WRITTEN REQUEST 1 >> Return the following forum excerpt on circuit theory and RF design, reproducing it in full, word for word.

DOCUMENT EXTRACT >>

****************************************

But granted, most of the time in audio, we're thinking of it in simple resistive terms.
 
DC theory
AC theory
L C R circuits

must think of them all at once
to view things in isolation can lead to wrong assumptions

eventhough things can get complex it is cool to chase the dominant factor through a given circuit but never forget that there can be a hidden special case ... like resonance ... these things can set a circuit off and not necessarily in the range that you are trying to work in


:roll: RF ... such a black art
 
I've done a modest amount of RF design and yes, it does feel like a "black art" sometimes. It's a much different frame of mind. Layout is critical. Trying to create a complete design on paper or using a simulator is laughable when you get into the MHz region and above. Well, at least in my opinion.

Show of hands: how many of you know how to use a Smith chart? :wink:

smithchart-thumb.png
 
Pease's fable answers the false theoretical objection to the one opamp difference amplifier. Adding identical impedances to both inputs causes only gain error, not CMRR error.

****************************************

WORKING DATA >>
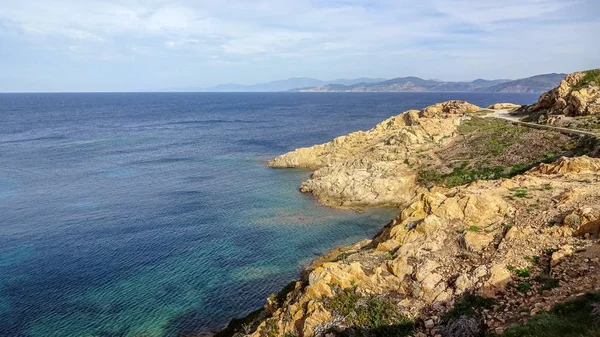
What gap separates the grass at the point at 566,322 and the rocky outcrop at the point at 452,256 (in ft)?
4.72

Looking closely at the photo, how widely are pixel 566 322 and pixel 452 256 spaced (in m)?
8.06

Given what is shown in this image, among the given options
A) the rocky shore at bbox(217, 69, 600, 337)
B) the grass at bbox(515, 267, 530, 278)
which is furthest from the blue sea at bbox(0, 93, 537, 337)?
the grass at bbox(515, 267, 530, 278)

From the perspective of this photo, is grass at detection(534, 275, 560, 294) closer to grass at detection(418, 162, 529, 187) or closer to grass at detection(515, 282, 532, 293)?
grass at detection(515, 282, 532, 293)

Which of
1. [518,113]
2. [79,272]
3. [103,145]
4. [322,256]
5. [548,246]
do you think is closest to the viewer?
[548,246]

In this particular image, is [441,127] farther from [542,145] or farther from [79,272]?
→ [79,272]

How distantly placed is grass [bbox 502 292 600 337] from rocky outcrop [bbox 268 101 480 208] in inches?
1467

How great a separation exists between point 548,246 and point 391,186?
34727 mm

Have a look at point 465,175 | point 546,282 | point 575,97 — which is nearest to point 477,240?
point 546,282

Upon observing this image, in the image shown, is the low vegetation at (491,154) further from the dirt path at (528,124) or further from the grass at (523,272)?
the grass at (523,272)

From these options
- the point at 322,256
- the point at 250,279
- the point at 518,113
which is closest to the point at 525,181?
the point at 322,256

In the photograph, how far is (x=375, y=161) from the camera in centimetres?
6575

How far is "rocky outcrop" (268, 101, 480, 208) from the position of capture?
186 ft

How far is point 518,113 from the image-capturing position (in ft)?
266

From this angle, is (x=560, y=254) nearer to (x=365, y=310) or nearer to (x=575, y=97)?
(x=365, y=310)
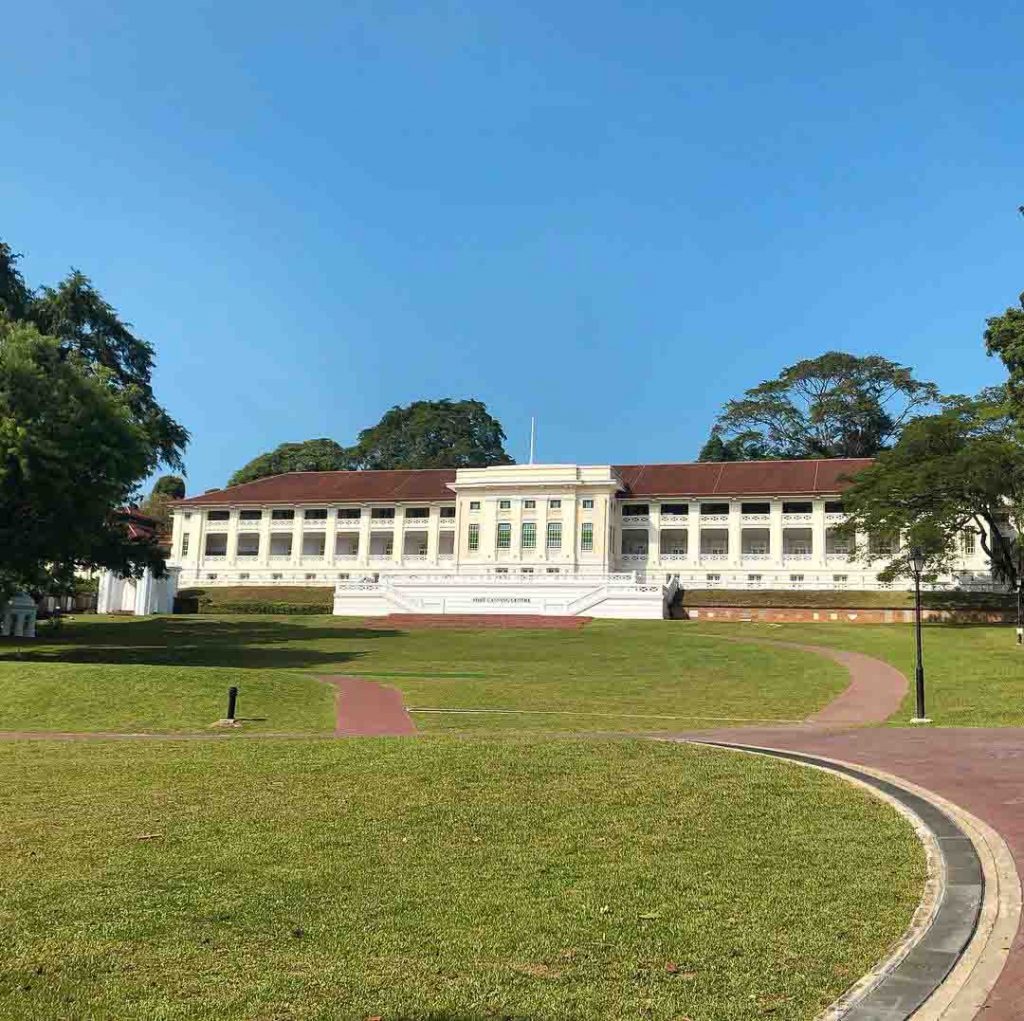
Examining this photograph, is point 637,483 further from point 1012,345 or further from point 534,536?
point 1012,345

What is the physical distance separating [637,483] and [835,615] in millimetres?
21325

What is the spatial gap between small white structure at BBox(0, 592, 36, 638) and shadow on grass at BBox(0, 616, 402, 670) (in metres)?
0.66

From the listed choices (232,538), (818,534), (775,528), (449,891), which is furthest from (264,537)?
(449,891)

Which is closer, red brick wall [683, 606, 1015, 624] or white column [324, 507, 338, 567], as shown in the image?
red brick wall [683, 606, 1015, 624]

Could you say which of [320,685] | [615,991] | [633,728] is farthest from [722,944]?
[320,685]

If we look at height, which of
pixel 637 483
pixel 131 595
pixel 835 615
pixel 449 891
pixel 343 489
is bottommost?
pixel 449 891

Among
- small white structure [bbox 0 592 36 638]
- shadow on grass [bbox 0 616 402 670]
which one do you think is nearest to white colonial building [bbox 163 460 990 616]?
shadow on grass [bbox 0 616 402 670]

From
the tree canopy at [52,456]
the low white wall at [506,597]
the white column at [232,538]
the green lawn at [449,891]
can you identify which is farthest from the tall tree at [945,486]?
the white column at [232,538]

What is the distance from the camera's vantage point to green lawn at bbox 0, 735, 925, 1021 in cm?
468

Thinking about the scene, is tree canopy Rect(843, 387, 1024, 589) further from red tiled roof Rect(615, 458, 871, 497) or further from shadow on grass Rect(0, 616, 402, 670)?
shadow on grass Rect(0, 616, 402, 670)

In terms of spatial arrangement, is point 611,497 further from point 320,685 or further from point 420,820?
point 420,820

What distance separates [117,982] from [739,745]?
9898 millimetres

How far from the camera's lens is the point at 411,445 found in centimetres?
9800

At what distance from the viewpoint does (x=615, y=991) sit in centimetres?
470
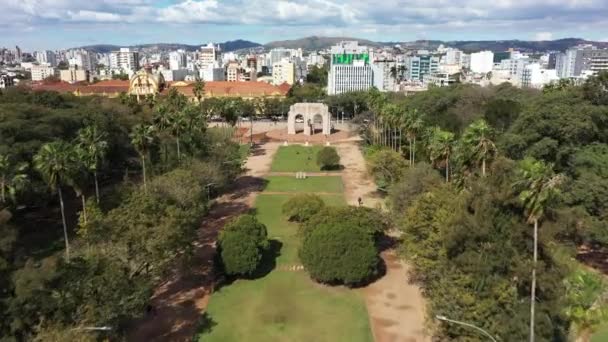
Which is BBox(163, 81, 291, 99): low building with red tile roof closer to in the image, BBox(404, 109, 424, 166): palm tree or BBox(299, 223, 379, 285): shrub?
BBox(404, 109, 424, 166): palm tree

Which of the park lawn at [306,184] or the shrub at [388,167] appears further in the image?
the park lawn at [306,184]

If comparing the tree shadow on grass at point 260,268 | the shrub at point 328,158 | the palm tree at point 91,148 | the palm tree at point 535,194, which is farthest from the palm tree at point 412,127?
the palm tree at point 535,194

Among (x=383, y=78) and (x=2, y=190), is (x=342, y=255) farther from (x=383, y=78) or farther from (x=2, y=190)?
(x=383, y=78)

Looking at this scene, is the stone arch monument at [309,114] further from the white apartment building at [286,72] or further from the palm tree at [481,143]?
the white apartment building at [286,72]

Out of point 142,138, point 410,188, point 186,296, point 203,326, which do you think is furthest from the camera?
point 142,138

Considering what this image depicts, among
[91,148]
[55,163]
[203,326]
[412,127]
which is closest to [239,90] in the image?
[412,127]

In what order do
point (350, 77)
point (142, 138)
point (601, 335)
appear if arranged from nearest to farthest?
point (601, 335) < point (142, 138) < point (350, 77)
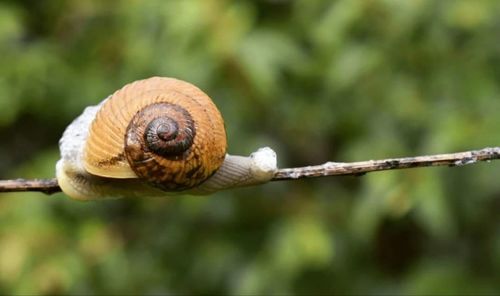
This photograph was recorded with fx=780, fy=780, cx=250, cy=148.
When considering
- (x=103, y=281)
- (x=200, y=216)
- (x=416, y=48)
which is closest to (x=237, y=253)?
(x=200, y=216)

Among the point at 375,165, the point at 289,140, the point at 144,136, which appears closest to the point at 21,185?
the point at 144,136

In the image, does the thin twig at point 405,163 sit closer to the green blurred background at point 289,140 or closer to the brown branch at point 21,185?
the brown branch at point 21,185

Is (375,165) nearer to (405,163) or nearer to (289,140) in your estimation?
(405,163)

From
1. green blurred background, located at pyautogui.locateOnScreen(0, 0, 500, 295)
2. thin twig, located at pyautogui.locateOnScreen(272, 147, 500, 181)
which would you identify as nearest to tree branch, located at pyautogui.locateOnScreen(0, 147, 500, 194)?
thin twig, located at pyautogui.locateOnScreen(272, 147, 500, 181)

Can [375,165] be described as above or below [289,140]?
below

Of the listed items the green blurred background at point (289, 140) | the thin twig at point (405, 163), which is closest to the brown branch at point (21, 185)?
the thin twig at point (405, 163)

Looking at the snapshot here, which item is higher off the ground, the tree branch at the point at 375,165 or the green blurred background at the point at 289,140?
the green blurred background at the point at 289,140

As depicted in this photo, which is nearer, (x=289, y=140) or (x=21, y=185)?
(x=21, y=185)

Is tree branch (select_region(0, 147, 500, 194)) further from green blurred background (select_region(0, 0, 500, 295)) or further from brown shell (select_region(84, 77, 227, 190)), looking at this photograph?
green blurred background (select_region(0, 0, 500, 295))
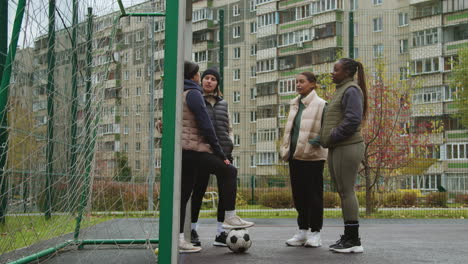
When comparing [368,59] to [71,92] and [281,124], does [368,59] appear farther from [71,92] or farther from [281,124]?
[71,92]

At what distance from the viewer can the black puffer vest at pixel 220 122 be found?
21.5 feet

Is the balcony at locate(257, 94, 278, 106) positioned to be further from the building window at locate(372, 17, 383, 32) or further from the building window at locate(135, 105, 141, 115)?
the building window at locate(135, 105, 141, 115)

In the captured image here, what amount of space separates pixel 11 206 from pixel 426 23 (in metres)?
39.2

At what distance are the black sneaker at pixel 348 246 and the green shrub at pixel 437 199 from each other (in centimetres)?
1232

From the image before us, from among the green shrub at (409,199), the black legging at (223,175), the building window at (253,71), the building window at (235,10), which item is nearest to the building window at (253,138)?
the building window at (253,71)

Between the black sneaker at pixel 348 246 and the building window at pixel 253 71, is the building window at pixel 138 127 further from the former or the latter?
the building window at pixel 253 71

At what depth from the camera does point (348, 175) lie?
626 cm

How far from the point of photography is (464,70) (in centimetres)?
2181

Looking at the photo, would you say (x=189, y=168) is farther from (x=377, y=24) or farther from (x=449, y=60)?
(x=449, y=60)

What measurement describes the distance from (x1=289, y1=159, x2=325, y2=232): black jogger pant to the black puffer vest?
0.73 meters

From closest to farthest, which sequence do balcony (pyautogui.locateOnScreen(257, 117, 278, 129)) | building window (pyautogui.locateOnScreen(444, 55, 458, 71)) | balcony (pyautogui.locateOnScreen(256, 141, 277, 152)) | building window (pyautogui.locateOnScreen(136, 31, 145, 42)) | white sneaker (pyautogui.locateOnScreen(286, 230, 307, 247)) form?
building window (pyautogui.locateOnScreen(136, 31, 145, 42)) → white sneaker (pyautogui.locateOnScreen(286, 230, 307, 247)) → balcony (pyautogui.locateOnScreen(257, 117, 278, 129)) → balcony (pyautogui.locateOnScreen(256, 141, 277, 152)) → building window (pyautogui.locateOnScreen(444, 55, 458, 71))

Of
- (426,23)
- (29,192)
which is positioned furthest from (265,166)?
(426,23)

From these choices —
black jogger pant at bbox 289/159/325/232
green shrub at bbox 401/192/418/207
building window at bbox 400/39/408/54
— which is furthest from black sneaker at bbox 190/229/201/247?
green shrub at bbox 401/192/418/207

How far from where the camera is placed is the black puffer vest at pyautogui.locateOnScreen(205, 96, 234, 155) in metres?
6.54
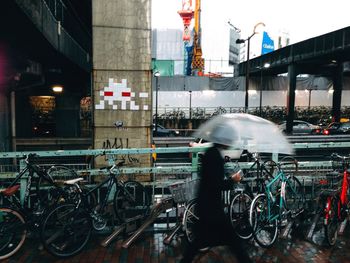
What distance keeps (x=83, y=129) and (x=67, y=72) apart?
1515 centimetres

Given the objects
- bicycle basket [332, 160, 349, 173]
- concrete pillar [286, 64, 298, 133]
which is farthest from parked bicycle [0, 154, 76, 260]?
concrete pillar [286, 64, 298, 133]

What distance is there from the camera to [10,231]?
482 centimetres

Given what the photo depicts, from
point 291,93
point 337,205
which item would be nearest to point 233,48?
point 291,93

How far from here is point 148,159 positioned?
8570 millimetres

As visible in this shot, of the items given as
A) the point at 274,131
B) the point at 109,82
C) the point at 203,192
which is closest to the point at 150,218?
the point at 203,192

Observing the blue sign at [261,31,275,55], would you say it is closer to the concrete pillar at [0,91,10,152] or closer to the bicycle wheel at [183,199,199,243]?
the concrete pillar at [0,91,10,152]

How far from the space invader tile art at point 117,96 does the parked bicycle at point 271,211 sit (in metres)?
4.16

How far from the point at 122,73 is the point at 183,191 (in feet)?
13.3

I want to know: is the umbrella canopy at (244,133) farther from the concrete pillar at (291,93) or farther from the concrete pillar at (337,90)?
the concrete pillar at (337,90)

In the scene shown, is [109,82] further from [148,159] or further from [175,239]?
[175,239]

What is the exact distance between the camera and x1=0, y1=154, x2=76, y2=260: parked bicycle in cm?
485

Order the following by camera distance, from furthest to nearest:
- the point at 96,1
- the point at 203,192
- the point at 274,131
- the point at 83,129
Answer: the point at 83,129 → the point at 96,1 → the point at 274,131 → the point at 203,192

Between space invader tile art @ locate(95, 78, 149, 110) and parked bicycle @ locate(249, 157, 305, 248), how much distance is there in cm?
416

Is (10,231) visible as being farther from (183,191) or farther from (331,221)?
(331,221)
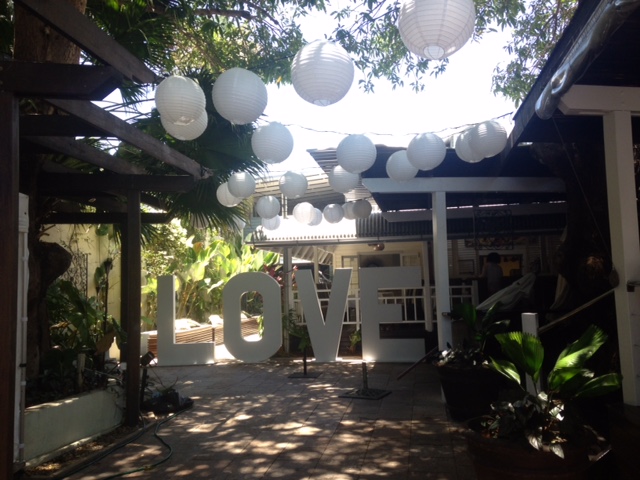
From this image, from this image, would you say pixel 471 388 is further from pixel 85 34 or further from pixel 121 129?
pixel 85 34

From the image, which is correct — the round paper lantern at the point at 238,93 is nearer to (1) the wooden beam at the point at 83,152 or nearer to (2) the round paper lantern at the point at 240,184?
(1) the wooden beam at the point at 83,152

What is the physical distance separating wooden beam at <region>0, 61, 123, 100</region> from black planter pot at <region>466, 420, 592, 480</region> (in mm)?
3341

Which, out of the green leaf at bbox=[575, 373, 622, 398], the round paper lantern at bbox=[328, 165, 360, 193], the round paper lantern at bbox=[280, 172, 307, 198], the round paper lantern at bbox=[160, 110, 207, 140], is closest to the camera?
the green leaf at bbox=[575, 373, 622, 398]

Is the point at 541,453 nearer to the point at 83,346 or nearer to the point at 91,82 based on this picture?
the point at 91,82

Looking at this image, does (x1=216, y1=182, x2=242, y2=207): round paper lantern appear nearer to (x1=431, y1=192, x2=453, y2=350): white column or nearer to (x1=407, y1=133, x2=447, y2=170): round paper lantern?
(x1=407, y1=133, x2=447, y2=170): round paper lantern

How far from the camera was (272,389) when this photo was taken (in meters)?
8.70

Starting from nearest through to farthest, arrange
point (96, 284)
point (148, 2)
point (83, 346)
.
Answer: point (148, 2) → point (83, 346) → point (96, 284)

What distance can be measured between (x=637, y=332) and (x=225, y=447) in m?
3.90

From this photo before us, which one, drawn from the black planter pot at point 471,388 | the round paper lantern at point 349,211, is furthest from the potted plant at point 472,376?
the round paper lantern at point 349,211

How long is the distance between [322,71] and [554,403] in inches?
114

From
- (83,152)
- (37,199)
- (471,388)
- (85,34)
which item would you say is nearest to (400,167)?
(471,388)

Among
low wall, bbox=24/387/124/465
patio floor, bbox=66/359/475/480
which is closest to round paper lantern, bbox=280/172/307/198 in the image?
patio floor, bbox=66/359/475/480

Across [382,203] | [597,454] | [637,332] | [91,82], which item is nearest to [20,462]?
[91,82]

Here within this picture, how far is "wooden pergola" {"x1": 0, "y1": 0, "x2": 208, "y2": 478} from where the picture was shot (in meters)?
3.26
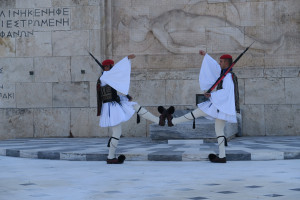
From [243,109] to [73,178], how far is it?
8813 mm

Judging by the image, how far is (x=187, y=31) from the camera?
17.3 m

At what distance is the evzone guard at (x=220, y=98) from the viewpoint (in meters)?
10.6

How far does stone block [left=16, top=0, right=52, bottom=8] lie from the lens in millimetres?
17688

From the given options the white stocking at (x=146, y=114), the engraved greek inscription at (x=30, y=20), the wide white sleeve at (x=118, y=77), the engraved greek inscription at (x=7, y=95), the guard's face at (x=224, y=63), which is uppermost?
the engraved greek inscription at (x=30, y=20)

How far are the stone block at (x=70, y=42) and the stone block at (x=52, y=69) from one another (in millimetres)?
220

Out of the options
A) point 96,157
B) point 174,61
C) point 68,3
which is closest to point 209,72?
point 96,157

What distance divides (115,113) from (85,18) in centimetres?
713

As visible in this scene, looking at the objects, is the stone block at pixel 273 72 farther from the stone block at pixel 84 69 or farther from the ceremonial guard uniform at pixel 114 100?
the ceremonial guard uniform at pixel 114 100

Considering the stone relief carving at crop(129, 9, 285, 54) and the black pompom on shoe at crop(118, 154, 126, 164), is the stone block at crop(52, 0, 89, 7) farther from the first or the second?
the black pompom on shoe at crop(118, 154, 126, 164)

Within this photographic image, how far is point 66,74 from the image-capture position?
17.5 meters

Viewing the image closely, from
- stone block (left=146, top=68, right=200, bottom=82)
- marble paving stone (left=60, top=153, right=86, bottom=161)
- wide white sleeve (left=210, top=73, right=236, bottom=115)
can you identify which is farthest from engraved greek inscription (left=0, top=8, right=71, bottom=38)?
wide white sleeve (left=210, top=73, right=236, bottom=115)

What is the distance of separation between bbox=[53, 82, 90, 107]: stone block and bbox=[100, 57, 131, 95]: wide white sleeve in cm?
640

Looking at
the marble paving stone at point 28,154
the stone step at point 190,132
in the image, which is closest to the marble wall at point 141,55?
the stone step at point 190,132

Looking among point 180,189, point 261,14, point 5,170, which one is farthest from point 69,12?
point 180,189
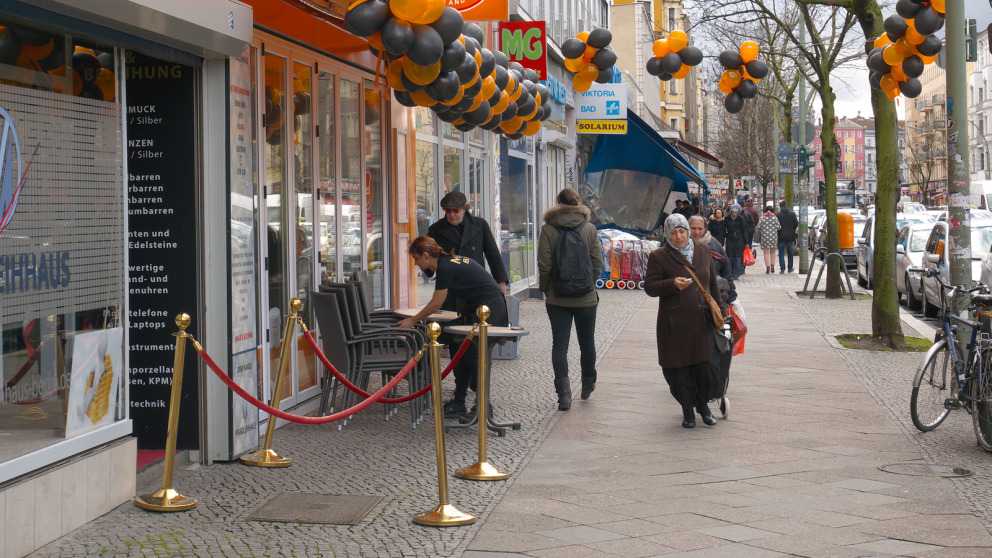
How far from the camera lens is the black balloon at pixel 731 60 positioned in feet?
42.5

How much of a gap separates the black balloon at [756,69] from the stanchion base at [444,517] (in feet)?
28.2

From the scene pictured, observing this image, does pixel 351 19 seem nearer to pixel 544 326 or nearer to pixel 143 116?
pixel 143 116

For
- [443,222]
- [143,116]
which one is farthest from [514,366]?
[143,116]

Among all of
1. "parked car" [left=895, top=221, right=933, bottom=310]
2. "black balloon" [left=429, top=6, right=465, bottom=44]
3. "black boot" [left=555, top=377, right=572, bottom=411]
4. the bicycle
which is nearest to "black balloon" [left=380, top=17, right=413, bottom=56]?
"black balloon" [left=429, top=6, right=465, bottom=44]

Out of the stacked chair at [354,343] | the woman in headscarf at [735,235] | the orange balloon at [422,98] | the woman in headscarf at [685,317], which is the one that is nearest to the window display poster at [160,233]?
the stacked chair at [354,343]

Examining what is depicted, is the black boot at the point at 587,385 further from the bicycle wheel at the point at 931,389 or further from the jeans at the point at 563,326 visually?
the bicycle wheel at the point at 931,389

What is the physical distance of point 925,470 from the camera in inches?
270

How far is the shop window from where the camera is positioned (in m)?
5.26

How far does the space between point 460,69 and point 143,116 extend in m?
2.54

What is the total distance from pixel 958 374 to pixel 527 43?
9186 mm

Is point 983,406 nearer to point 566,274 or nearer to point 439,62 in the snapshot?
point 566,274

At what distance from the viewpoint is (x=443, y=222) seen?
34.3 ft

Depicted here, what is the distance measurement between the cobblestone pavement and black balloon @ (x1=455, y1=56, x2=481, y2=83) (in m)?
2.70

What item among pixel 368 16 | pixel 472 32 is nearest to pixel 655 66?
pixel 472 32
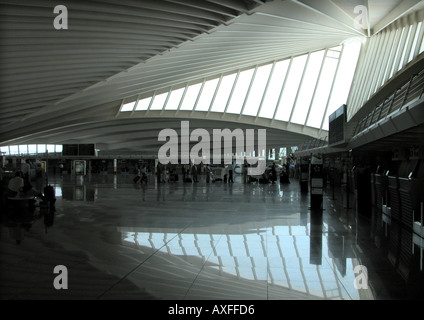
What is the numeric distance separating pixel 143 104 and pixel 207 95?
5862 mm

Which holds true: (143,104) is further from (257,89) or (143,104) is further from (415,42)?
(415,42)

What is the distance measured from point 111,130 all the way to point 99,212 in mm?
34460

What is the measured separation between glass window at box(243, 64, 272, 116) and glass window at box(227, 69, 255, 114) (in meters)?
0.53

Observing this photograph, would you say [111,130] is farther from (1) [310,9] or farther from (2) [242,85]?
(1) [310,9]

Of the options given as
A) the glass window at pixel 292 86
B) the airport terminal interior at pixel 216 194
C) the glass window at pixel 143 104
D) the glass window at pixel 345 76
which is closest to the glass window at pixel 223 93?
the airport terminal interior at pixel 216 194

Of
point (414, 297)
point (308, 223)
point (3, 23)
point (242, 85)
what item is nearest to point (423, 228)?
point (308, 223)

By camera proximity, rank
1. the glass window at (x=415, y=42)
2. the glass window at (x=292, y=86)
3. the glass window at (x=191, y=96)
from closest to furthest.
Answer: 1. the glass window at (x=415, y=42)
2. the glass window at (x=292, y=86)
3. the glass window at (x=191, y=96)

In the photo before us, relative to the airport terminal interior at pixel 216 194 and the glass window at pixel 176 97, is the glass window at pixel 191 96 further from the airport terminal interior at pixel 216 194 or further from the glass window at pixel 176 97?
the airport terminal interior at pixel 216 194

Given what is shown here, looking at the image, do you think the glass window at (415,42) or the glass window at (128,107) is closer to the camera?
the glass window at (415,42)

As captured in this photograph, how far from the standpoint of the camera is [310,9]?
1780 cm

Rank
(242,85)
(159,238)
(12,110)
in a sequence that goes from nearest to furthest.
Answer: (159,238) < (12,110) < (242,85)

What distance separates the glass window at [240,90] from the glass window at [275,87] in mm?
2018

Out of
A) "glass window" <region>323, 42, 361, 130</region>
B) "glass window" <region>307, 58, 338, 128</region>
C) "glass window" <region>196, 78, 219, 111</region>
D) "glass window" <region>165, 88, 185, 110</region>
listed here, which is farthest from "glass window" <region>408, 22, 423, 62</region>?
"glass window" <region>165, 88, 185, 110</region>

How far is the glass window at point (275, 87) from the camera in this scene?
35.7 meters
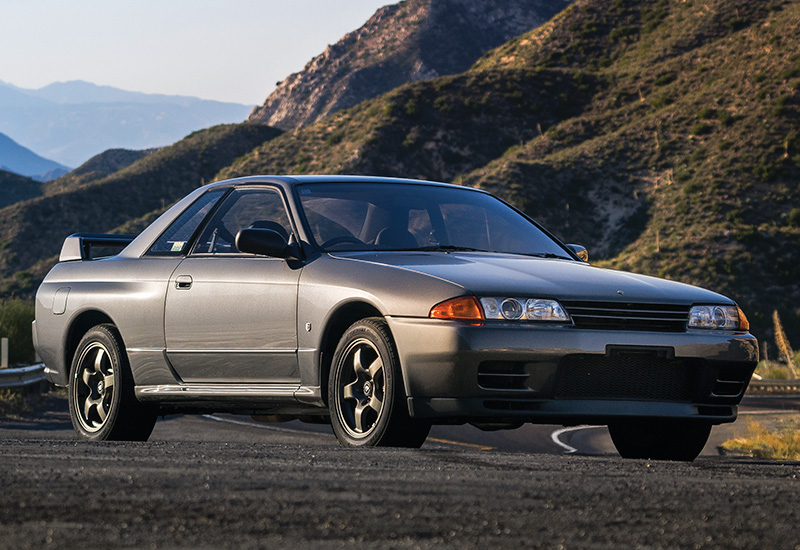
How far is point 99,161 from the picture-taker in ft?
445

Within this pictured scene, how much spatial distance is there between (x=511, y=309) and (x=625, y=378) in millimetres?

****************************************

WRITTEN REQUEST 2 >> Give the number of lines in the records that contain the string "vest", with case counting toward a match. Reply with that number only.

EXPECTED ANSWER 1 >>
But granted, most of the time in audio, we're thinking of it in simple resistive terms.
 
DC theory
AC theory
L C R circuits

must think of them all at once
to view things in isolation can lead to wrong assumptions

eventhough things can get complex it is cool to chase the dominant factor through a given circuit but never forget that there can be a hidden special case ... like resonance ... these things can set a circuit off and not necessarily in the range that you are trying to work in


:roll: RF ... such a black art
 
I've done a modest amount of RF design and yes, it does feel like a "black art" sometimes. It's a much different frame of mind. Layout is critical. Trying to create a complete design on paper or using a simulator is laughable when you get into the MHz region and above. Well, at least in my opinion.

Show of hands: how many of you know how to use a Smith chart? :wink:

smithchart-thumb.png
 
Pease's fable answers the false theoretical objection to the one opamp difference amplifier. Adding identical impedances to both inputs causes only gain error, not CMRR error.

EXPECTED ANSWER 2 >> 3